Problem with partial dependence and categories

Question

Problem with partial dependence and categories

jonathan-taylor opened this issue 3 years ago · comments

It seems categorical variables must contain 0 as one of the values. This is apparent in partial_dependence:

import numpy as np
from pygam import LinearGAM, s, f

X = np.random.standard_normal((100, 3))
X[:,2] = np.random.choice([0,1], 100, replace=True)
Y = np.random.standard_normal(100)

G = LinearGAM(s(0) + s(1) + f(2)).fit(X, Y)
G.partial_dependence(0)

This works fine, but:

X2 = X.copy()
X2[:,2] += 2
G2 = LinearGAM(s(0) + s(1) + f(2)).fit(X2, Y)
G2.partial_dependence(0)

raises the following:

ValueError: X data is out of domain for categorical feature 2. Expected data on [2.0, 3.0], but found data on [0.0, 0.0]
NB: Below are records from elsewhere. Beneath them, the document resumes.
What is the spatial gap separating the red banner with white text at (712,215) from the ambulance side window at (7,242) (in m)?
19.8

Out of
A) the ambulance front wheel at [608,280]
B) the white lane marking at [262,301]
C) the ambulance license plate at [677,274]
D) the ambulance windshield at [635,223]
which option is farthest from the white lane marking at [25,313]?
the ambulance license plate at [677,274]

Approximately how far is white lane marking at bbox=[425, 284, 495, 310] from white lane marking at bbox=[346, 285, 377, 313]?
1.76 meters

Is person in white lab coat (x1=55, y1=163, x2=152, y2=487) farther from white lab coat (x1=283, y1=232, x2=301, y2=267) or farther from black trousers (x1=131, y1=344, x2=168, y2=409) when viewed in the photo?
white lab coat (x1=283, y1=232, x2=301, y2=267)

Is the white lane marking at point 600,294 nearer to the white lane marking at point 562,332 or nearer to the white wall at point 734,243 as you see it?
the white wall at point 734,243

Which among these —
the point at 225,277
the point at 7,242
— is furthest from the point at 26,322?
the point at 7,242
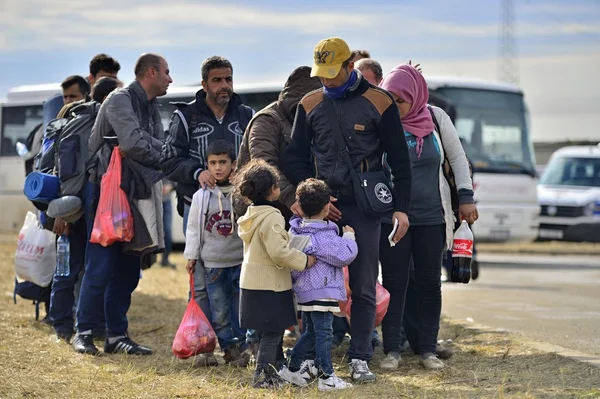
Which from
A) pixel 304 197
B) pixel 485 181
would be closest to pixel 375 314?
pixel 304 197

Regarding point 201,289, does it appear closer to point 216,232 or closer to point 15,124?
point 216,232

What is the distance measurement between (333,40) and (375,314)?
5.73 feet

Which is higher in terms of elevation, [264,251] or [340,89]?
[340,89]

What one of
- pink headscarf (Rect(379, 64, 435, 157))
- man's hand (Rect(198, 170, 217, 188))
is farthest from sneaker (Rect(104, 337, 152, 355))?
pink headscarf (Rect(379, 64, 435, 157))

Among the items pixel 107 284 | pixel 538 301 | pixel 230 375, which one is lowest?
pixel 538 301

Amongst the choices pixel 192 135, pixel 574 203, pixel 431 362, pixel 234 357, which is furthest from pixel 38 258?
pixel 574 203

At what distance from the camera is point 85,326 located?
823 cm

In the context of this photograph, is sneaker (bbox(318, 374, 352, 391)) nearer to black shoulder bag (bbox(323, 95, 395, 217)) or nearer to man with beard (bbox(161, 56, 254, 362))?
black shoulder bag (bbox(323, 95, 395, 217))

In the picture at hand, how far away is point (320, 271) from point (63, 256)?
3.07 metres

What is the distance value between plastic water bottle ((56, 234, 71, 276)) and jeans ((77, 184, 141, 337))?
0.49 meters

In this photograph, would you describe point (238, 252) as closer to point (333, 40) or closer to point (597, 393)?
point (333, 40)

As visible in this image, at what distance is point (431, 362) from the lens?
24.2ft

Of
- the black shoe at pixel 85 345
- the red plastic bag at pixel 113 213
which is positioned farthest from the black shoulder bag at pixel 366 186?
the black shoe at pixel 85 345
Issue is that check_X looks at categorical of the formed _modelmat which has 0s everywhere but the term's column. Really, _modelmat just needs valid values -- the partial dependence just requires the other columns are constant, not necessarily 0. I'd also recommend centering the partial dependence values as it is their shape that is of interest rather than the value...

Jonathan Taylor commented 3 years ago

See #302

Jonathan Taylor · Answer 1 · Wed Sep 15 2021 07:07:25 GMT+0800 (China Standard Time)
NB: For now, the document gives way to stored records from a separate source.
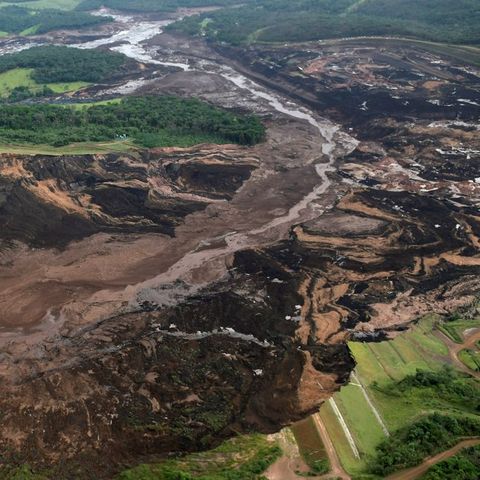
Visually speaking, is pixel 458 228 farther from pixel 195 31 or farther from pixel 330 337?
pixel 195 31

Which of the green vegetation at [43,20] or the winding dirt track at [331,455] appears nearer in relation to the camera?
the winding dirt track at [331,455]

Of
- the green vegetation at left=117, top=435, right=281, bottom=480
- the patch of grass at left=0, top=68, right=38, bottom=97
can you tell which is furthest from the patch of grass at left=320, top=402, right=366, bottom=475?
the patch of grass at left=0, top=68, right=38, bottom=97

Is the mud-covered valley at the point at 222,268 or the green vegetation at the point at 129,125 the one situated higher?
the green vegetation at the point at 129,125

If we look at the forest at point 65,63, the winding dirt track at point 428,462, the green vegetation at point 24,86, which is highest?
the forest at point 65,63

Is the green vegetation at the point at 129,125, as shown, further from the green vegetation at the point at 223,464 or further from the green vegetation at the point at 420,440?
the green vegetation at the point at 420,440

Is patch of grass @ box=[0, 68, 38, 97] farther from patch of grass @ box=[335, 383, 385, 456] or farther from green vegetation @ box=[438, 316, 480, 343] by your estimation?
patch of grass @ box=[335, 383, 385, 456]

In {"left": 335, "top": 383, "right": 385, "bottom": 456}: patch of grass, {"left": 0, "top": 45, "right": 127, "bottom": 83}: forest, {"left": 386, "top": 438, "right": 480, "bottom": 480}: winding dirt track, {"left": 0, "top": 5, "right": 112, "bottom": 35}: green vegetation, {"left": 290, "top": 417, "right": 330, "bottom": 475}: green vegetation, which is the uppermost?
{"left": 0, "top": 5, "right": 112, "bottom": 35}: green vegetation

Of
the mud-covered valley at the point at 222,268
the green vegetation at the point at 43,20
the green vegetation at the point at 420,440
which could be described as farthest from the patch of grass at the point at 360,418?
the green vegetation at the point at 43,20

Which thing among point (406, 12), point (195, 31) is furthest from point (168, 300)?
point (406, 12)
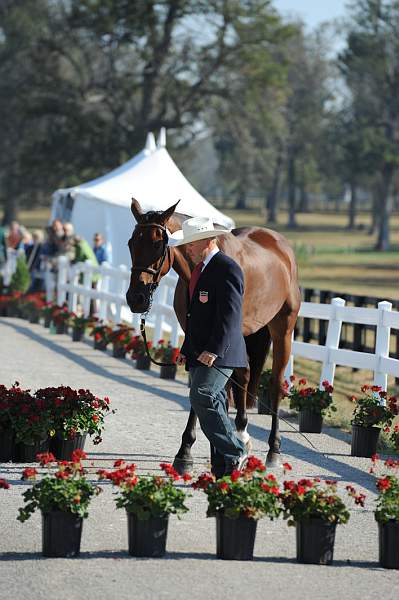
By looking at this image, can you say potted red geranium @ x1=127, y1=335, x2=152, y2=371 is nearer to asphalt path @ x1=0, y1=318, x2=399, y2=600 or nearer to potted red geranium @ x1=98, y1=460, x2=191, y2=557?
asphalt path @ x1=0, y1=318, x2=399, y2=600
An issue with this fix is that the standard error of the bars will depend on where we evaluate. Might be better to return \hat{\mu}(X_grid)-\hat{\mu}(\bar{X}). So it would be evaluated along a line through \bar{X}.

5ch0r5ch1 · Answer 2 · Thu Jan 04 2024 01:42:18 GMT+0800 (China Standard Time)

It seems categorical variables must contain 0 as one of the values. This is apparent in partial_dependence:
import numpy as np
from pygam import LinearGAM, s, f

X = np.random.standard_normal((100, 3))
X[:,2] = np.random.choice([0,1], 100, replace=True)
Y = np.random.standard_normal(100)

G = LinearGAM(s(0) + s(1) + f(2)).fit(X, Y)
G.partial_dependence(0)
This works fine, but:
X2 = X.copy()
X2[:,2] += 2
G2 = LinearGAM(s(0) + s(1) + f(2)).fit(X2, Y)
G2.partial_dependence(0)
raises the following:

ValueError: X data is out of domain for categorical feature 2. Expected data on [2.0, 3.0], but found data on [0.0, 0.0]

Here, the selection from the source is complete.